FOREIGN INSTITUTIONAL INVESTORS must have heaved a sigh of relief after the recent Supreme Court ruling on their tax status. Though they have invested close to $20 billion in the decade since the market was opened up to them, the FIIs are widely perceived to have not had a successful time in India. Antiquated trading practices in the initial days, market manipulation, irrational exuberance and, of course, the steady decline in rupee's external parity all combined to erode steeply their portfolio values. And such of those which managed to last out the rough weather and generate a surplus, need no longer fear the taxman taking away a portion of their earnings.

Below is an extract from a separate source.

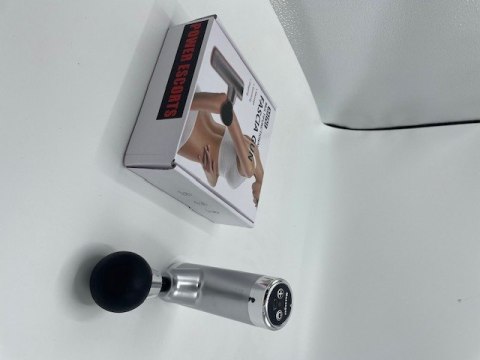 Massage gun mini silver Power Escorts Massage gun mini silver Power Escorts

The question before the Supreme Court was essentially two-fold: Whether these entities are at all resident in Mauritius in the sense of some active management control residing in that country to be eligible for the beneficial treatment under the tax treaty between the two countries and, second, even if the FIIs are to be regarded as notionally operating out of Mauritius, should they get a tax concession inasmuch as their incomes are anyway exempt by virtue of a specific provision under the local laws? The spirit of a double-taxation avoidance treaty is that no entity ought to pay tax twice on a single source of income merely because the local laws demand it. But insofar as these FIIs have been saved the Mauritian taxation by virtue of a special exemption, there can be no argument of inequity if they were taxed under the Indian laws. The apex court, rightly choosing to confine its inquiry to the letter of the law, ruled that the agreement clearly stipulated tests of residency of an entity though there may be a suspicion that some of these outfits are mere nameplates in Mauritius, their real seat of control being elsewhere. Similarly, the court held that the agreement speaks only of a `liability to tax' as opposed to actual payment, thus rendering the second argument irrelevant for this purpose. If Parliament chooses to confer unfettered powers on the Executive or that the latter, on geo-political considerations or otherwise, enters into an agreement with Mauritius that does not secure its fiscal interests completely, it is for the Legislature to intervene. To expect the courts to step in, on what after all is in the realm of the Legislature, would amount to taking judicial activism to new high, which is clearly unwarranted.

The agreement with Mauritius was entered into at a time when the concept of portfolio investments by overseas entities was not part of the policy framework in India. Minus the portfolio investments, the scope for double taxation from traditional economic ties between the two nations is negligible. It is entirely conceivable that the agreement suffered from a certain amount of loose drafting or deliberate vagueness as a concession to bilateral sentiment. It is for civil society to create the environment for the political establishment to institute policy changes.